* Problem A
List every year or decade mentioned in the post below about the writer's immigrant father.
* Problem B
Using the post below about the writer's immigrant father, answer yes or no to each statement and quote the words that decide it: (i) The father was born in 1931. (ii) The father immigrated to America in the 1940s. (iii) The writer says everything about Obama is bad.

* Text passage
“Why didn’t you do anything to stop him?”
That’s what people frequently asked my father. He immigrated to America in the 1950s, and had a subtle yet clear German accent. “Why didn’t you stop Hitler when you noticed he was ruining everything? He completely changed Germany, and you did nothing about it!”
My dad would answer, calmly and rationally (even though some of those who asked were hardly calm or rational in their verbal attacks). “First, I was born in 1931, so I wasn’t too influential in the politics of the 1930s and 1940s. Second, what could we have done?”
That question has weighed heavily on my mind these past few years as I’ve watched facets of our government morph into something I don’t recognize as America anymore.
Now, this is NOT an Obama-is-Hitler post. But the questions asked of my father have been clanking around in my mind for some time now. “Why aren’t we doing something?”
I won’t go into details of what worries me in our government (except to whine that the ironically named Affordable Care Act isn’t affordable, doesn’t care, and is completely an act; and that the impending immigration reform via executive order [read: tyrannical mandate] would infuriate my immigrant parents who jumped through all kinds of hoops to come to America legally).
But I won’t be surprised when, in years from now, our children ask the same question: “Why didn’t you stop him when you noticed he was ruining everything? He completely changed America, and you did nothing about it!”
Now I freely admit that not everything about Obama is bad. No one is wholly evil (even Darth Vader had a few soft spots).
Personally, we have benefited immensely from the Income Based Repayment program for student loan payments, signed into law by Obama in 2009. Without that, we’d be living in a cardboard box right now, while a huge chunk of our income went to pay off our student loans. I’m grateful for this program and pray that it lasts.

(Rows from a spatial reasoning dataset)
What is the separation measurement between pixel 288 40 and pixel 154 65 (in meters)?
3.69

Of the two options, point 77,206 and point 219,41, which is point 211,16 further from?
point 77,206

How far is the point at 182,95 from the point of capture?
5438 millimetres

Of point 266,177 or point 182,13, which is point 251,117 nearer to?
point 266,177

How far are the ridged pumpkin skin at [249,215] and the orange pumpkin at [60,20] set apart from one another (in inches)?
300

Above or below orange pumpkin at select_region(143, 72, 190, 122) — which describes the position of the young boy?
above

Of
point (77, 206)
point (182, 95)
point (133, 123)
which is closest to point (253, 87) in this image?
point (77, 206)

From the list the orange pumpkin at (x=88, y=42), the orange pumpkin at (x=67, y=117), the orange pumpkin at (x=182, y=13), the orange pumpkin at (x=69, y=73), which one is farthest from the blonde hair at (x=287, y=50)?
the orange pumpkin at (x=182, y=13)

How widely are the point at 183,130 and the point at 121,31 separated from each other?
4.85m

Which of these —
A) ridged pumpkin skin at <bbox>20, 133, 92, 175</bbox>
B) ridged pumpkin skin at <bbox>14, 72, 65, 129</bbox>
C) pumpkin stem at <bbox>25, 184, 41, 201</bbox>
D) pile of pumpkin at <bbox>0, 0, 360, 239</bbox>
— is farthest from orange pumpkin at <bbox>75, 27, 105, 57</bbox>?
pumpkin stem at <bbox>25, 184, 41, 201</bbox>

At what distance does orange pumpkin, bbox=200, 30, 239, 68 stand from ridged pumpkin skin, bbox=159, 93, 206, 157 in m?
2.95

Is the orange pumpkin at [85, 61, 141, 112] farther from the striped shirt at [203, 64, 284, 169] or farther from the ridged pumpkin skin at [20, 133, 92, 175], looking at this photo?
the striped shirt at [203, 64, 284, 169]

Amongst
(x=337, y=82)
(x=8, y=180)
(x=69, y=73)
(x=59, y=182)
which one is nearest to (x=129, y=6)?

* Final result A
1950s, 1931, 1930s, 1940s, 2009

* Final result B
(i) Yes: "I was born in 1931"
(ii) No: "He immigrated to America in the 1950s"
(iii) No: "Now I freely admit that not everything about Obama is bad."